Correspondence to Karen M. Kuntz, ScD, Section for Clinical Epidemiology, Brigham and Women's Hospital, 75 Francis St, Boston, MA 02115. E-mail keaney@hsph.harvard.edu.
Background Coronary angiography is indicated for many patients after acute myocardial infarction (AMI). There are a number of subgroups of AMI patients, however, for whom the indication for coronary angiography is not well established.

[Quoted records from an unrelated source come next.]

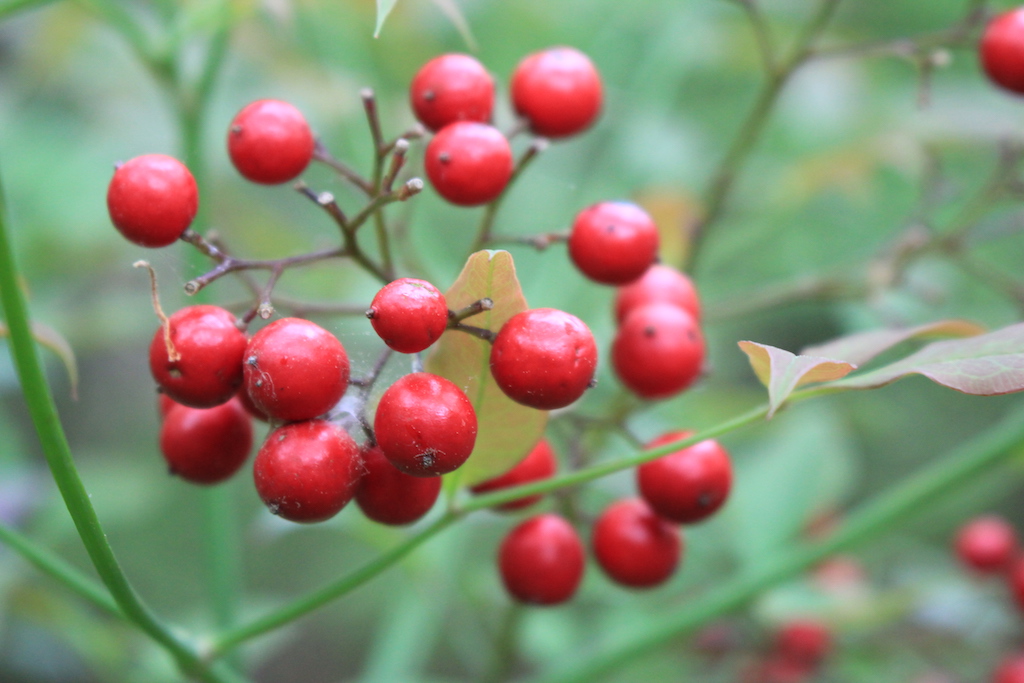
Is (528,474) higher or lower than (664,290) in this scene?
lower

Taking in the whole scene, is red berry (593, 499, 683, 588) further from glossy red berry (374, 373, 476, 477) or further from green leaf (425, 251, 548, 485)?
glossy red berry (374, 373, 476, 477)

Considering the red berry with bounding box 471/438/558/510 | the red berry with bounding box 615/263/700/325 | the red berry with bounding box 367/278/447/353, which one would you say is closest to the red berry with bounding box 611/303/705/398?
the red berry with bounding box 615/263/700/325

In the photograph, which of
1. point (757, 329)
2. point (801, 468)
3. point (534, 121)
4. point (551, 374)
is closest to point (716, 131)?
point (757, 329)

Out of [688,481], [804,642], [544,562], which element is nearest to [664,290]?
[688,481]

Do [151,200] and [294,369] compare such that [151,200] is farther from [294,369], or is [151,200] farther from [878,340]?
[878,340]

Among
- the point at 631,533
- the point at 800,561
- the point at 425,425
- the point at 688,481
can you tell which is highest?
the point at 425,425

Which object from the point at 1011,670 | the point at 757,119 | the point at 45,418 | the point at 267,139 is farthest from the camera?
the point at 1011,670

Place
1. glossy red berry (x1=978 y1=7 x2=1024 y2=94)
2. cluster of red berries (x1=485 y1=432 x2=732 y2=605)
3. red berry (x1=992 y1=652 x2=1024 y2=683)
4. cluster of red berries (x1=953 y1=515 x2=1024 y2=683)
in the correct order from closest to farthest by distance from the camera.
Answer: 1. cluster of red berries (x1=485 y1=432 x2=732 y2=605)
2. glossy red berry (x1=978 y1=7 x2=1024 y2=94)
3. red berry (x1=992 y1=652 x2=1024 y2=683)
4. cluster of red berries (x1=953 y1=515 x2=1024 y2=683)
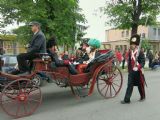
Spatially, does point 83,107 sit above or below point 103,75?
below

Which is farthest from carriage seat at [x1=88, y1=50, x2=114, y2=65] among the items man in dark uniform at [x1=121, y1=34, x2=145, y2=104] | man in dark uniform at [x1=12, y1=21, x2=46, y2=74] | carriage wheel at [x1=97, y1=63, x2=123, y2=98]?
man in dark uniform at [x1=12, y1=21, x2=46, y2=74]

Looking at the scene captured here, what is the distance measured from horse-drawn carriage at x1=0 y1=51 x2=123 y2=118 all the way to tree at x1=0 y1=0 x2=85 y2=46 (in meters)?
6.93

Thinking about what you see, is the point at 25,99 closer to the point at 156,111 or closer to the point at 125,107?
the point at 125,107

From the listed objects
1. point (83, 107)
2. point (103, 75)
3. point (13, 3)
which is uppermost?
point (13, 3)

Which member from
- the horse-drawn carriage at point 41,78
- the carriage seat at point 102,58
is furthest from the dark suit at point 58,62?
the carriage seat at point 102,58

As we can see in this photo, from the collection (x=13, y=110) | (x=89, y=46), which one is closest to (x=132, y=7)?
(x=89, y=46)

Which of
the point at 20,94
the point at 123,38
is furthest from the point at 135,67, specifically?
the point at 123,38

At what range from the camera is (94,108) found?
Answer: 8.04 m

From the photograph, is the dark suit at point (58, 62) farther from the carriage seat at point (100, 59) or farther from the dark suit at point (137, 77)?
the dark suit at point (137, 77)

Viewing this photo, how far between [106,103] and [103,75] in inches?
45.3

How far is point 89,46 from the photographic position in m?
9.84

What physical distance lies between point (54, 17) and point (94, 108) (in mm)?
10955

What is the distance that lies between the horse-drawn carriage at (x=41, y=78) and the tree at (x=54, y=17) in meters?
6.93

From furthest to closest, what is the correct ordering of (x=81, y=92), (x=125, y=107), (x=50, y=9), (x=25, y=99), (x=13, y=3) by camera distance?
(x=50, y=9)
(x=13, y=3)
(x=81, y=92)
(x=125, y=107)
(x=25, y=99)
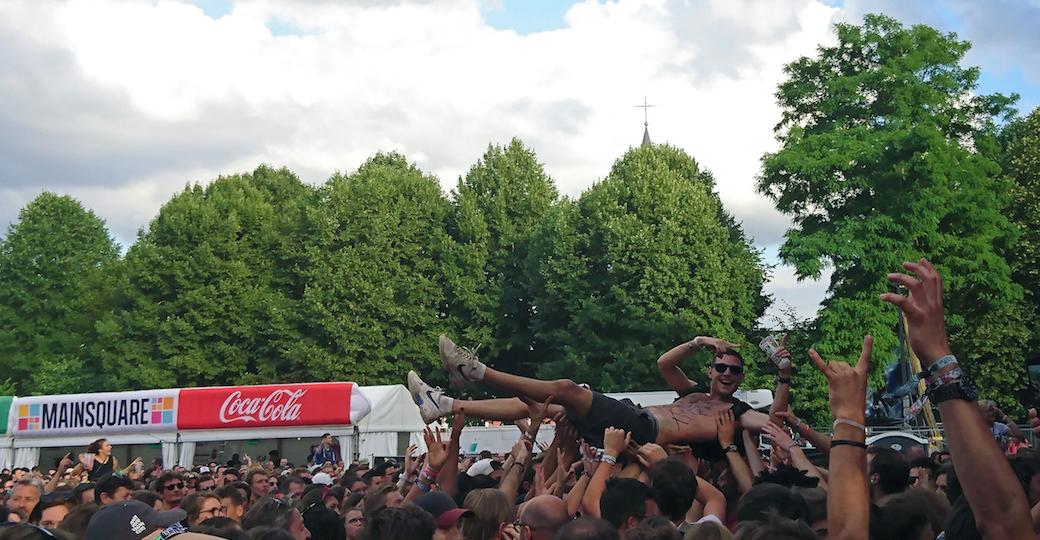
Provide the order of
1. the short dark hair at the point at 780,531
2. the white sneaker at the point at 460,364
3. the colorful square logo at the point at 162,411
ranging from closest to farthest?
the short dark hair at the point at 780,531 < the white sneaker at the point at 460,364 < the colorful square logo at the point at 162,411

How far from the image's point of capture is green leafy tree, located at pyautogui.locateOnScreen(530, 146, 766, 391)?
142 ft

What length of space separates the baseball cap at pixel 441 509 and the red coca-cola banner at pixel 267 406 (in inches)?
849

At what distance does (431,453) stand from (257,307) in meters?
43.8

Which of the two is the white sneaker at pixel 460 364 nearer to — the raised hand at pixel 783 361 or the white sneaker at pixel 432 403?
the white sneaker at pixel 432 403

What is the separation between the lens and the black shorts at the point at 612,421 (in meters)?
9.12

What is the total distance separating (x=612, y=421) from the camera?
9203 mm

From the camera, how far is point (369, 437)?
90.7 feet

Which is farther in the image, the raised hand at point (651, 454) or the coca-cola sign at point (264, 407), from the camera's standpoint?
the coca-cola sign at point (264, 407)

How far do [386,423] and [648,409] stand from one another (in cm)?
1877

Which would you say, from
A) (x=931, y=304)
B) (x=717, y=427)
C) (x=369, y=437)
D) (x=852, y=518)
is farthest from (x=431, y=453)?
(x=369, y=437)

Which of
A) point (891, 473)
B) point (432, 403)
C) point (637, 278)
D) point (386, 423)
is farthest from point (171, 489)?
point (637, 278)

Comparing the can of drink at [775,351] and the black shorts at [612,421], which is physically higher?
the can of drink at [775,351]

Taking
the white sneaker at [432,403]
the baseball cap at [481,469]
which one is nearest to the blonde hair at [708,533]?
the white sneaker at [432,403]

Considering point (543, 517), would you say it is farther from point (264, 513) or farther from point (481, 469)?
point (481, 469)
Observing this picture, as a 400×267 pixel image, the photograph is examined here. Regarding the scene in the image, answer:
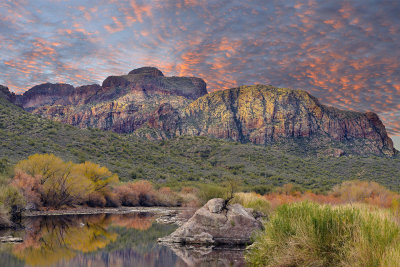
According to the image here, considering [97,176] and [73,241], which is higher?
[97,176]

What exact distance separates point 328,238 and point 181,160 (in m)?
73.0

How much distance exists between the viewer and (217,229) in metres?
19.3

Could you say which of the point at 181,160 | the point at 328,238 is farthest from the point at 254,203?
the point at 181,160

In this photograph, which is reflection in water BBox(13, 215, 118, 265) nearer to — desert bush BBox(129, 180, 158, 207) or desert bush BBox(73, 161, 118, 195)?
desert bush BBox(73, 161, 118, 195)

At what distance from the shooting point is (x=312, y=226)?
10156 millimetres

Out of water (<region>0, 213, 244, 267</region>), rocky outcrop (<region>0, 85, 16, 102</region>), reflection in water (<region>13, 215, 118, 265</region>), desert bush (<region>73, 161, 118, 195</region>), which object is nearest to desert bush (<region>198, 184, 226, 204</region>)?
water (<region>0, 213, 244, 267</region>)

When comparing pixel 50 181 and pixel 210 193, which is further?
pixel 50 181

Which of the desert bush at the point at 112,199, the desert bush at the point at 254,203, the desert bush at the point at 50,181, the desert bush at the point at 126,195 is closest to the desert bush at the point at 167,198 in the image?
the desert bush at the point at 126,195

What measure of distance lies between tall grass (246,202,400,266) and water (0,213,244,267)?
11.7 ft

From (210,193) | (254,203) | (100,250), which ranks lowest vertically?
(100,250)

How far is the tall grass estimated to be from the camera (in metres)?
8.02

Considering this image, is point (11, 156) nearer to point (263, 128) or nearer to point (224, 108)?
point (263, 128)

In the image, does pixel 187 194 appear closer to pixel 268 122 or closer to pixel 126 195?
pixel 126 195

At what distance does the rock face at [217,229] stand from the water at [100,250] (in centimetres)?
130
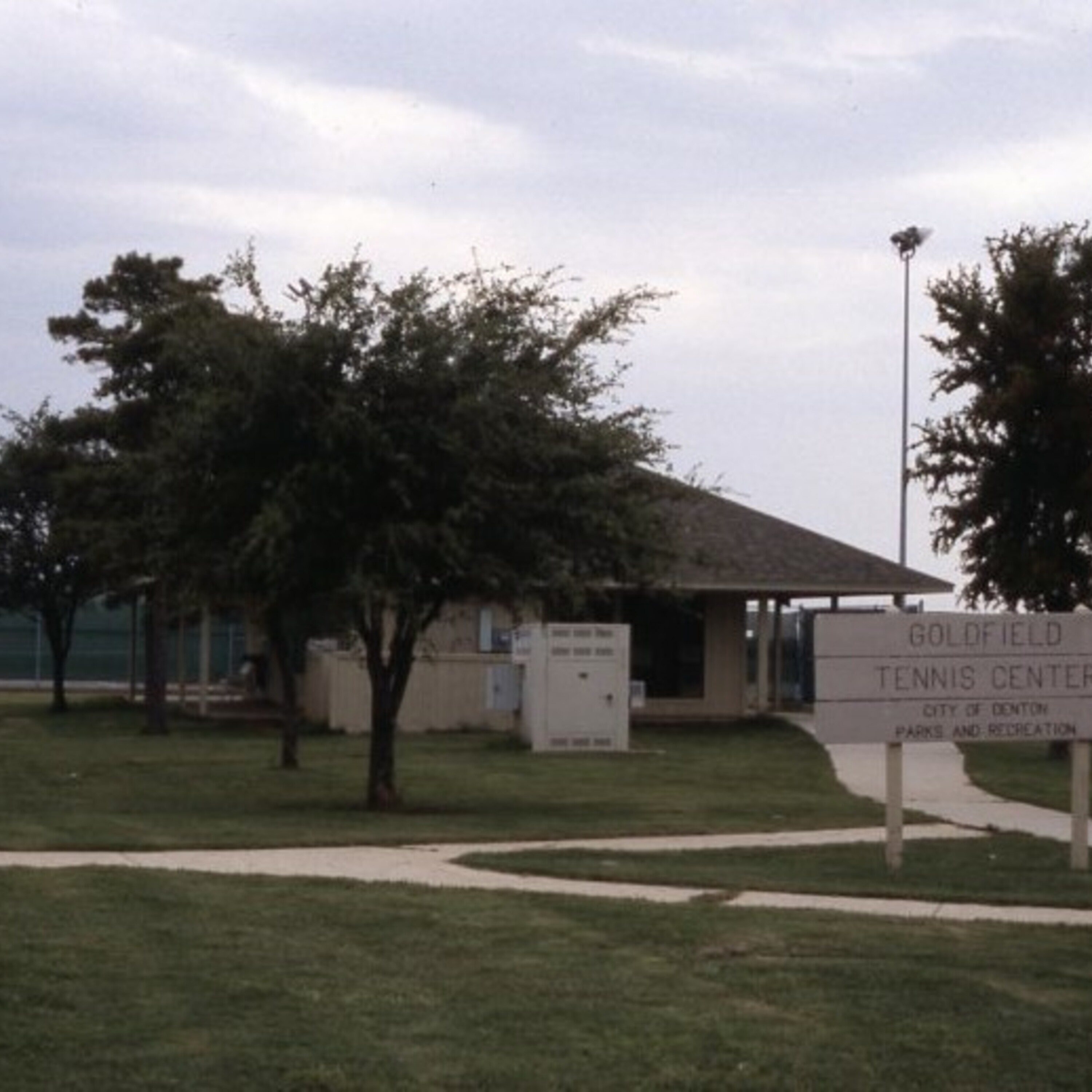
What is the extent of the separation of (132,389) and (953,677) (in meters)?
22.4

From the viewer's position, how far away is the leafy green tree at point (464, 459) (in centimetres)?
2127

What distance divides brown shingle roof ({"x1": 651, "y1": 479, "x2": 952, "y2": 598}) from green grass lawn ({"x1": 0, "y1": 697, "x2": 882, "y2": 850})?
8.29 feet

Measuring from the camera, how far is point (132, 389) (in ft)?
123

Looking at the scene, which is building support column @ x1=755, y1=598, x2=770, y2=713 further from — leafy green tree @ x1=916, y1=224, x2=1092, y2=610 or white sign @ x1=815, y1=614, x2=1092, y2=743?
white sign @ x1=815, y1=614, x2=1092, y2=743

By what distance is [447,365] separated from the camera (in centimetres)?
2158

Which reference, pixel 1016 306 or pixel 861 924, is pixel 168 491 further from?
pixel 1016 306

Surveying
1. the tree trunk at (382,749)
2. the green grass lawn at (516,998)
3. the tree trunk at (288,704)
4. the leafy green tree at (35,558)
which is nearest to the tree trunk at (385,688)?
the tree trunk at (382,749)

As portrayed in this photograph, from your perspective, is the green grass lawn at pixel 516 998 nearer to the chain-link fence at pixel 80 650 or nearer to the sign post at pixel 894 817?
the sign post at pixel 894 817

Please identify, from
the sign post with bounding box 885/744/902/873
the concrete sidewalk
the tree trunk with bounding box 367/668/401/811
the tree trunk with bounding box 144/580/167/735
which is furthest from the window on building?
the sign post with bounding box 885/744/902/873

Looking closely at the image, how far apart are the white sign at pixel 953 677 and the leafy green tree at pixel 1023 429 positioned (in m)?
15.0

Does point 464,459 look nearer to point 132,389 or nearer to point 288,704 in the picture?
point 288,704

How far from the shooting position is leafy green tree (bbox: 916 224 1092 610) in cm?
3300

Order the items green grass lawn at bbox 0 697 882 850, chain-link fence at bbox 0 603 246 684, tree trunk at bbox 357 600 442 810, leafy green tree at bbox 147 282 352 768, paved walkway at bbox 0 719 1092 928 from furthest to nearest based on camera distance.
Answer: chain-link fence at bbox 0 603 246 684
tree trunk at bbox 357 600 442 810
leafy green tree at bbox 147 282 352 768
green grass lawn at bbox 0 697 882 850
paved walkway at bbox 0 719 1092 928

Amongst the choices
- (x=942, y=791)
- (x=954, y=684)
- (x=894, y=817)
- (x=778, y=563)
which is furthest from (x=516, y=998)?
(x=778, y=563)
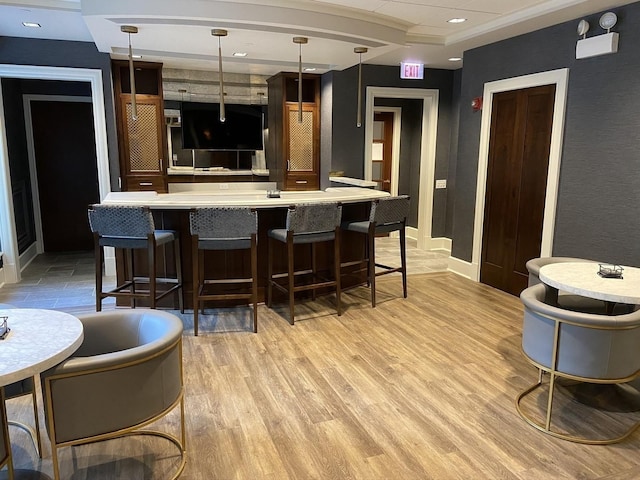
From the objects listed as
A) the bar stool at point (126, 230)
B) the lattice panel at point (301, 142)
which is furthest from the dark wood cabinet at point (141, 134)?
the bar stool at point (126, 230)

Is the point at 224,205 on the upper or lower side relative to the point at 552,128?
lower

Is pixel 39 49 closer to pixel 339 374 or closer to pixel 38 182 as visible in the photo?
pixel 38 182

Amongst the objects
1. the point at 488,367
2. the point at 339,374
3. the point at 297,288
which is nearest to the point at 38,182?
the point at 297,288

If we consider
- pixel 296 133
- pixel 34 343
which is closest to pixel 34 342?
pixel 34 343

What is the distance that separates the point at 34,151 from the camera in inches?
258

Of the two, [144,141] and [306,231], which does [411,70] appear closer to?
[306,231]

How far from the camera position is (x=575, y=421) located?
261 centimetres

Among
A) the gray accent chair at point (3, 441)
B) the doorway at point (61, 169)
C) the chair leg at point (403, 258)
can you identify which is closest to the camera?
the gray accent chair at point (3, 441)

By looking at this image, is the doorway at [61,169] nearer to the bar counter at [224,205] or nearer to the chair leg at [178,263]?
the bar counter at [224,205]

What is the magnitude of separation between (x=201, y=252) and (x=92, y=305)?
126cm

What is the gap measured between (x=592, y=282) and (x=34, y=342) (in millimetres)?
2694

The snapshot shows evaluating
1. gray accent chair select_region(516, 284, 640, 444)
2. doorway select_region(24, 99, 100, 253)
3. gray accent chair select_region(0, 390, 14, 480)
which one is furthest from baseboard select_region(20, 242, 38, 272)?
gray accent chair select_region(516, 284, 640, 444)

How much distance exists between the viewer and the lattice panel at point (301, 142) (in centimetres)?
643

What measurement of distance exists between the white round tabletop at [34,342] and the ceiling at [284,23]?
2550 mm
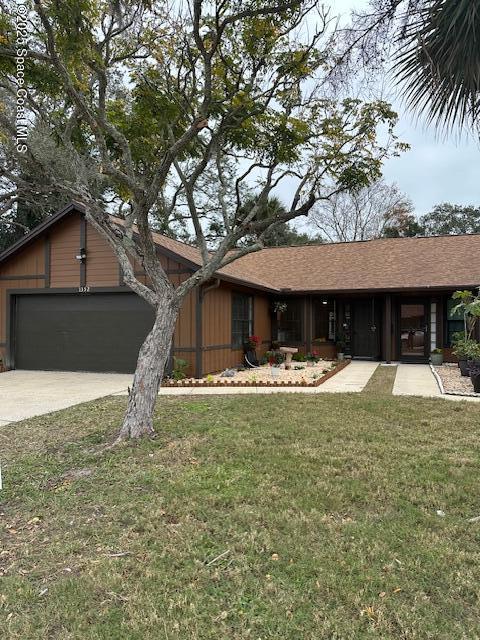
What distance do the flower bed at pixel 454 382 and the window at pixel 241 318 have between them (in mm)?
5291

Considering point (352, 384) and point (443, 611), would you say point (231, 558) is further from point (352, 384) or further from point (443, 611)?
point (352, 384)

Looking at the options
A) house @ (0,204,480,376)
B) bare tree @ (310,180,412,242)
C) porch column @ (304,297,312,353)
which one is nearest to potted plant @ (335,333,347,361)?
house @ (0,204,480,376)

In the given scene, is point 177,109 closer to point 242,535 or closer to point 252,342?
point 242,535

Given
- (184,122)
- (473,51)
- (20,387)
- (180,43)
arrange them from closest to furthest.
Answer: (473,51), (180,43), (184,122), (20,387)

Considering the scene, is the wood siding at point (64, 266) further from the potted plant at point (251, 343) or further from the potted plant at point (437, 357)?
the potted plant at point (437, 357)

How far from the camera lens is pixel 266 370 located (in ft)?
38.8

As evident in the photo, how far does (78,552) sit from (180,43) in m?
6.36

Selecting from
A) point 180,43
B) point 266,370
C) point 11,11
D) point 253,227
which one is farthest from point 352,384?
point 11,11

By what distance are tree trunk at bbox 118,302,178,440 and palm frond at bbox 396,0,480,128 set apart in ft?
11.5

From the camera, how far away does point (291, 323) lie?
1521cm

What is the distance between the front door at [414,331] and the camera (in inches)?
550

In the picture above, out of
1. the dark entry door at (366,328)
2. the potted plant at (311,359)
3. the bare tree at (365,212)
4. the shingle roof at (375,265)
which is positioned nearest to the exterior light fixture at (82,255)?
the shingle roof at (375,265)

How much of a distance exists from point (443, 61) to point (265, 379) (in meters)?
7.79

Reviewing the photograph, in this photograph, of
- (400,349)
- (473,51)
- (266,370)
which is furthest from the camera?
(400,349)
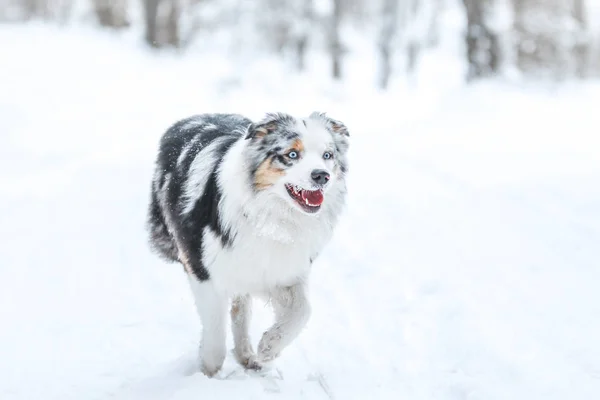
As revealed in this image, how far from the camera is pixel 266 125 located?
3879 millimetres

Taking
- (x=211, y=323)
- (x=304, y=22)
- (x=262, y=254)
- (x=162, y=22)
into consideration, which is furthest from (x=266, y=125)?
(x=304, y=22)

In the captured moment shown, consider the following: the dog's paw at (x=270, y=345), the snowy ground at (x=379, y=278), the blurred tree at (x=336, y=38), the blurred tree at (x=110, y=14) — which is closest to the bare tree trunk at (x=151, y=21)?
the blurred tree at (x=110, y=14)

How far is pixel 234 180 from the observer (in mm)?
3912

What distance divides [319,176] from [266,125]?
0.52 meters

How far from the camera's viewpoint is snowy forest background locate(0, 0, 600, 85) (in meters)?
15.9

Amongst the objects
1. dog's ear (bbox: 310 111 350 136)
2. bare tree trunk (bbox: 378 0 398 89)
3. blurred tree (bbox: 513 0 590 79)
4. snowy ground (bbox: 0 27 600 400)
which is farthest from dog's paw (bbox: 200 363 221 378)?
bare tree trunk (bbox: 378 0 398 89)

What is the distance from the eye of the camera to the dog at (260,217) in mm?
3809

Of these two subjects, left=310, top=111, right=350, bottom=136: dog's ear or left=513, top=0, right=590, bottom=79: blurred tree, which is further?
left=513, top=0, right=590, bottom=79: blurred tree

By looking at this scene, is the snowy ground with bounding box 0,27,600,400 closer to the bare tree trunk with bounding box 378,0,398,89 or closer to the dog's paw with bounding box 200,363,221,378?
the dog's paw with bounding box 200,363,221,378

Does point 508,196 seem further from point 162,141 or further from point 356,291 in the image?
point 162,141

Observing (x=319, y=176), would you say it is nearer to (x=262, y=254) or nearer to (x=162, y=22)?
(x=262, y=254)

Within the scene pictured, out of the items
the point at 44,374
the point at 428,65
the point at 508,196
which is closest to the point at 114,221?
the point at 44,374

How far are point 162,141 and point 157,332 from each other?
1578 millimetres

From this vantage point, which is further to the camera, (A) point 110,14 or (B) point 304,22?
(B) point 304,22
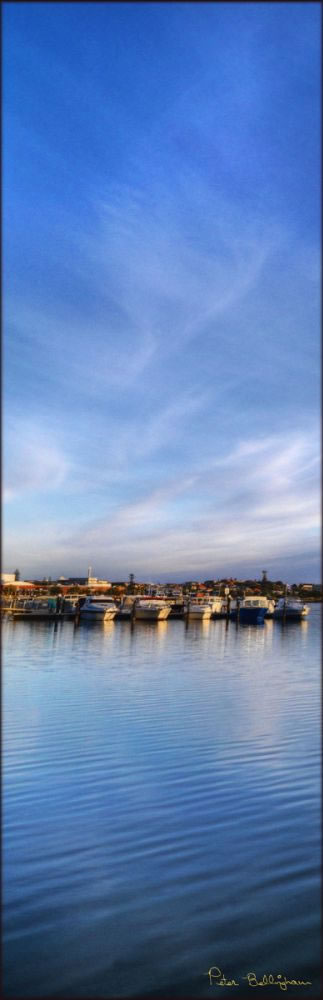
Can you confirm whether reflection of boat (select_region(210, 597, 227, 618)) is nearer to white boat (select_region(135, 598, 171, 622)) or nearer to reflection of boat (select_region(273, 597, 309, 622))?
reflection of boat (select_region(273, 597, 309, 622))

Methods and Results We developed a decision-analytic model for AMI in representative patient subgroups based on relevant clinical characteristics. The model estimates quality-adjusted life expectancy and direct lifetime costs for two strategies: coronary angiography and treatment guided by its results versus initial medical therapy without angiography. Decision tree chance node probabilities were estimated with the use of pooled data from randomized clinical trials and other relevant literature, costs were estimated with the use of the Medicare Part A database, and quality of life adjustments were derived from a survey of 1051 patients who had had a recent AMI. In our analysis, incremental cost-effectiveness ratios for coronary angiography and treatment guided by its result, compared with initial medical therapy without angiography, ranged between $17 000 and >$1 million per quality-adjusted year of life gained. Patient subgroups with severe postinfarction angina or a strongly positive exercise tolerance test (ETT) typically had cost-effectiveness ratios of <$50 000 per quality-adjusted year of life gained. In addition, most patient subgroups with a prior AMI had cost-effectiveness ratios of <$50 000 per quality-adjusted year of life gained, even with a negative ETT result.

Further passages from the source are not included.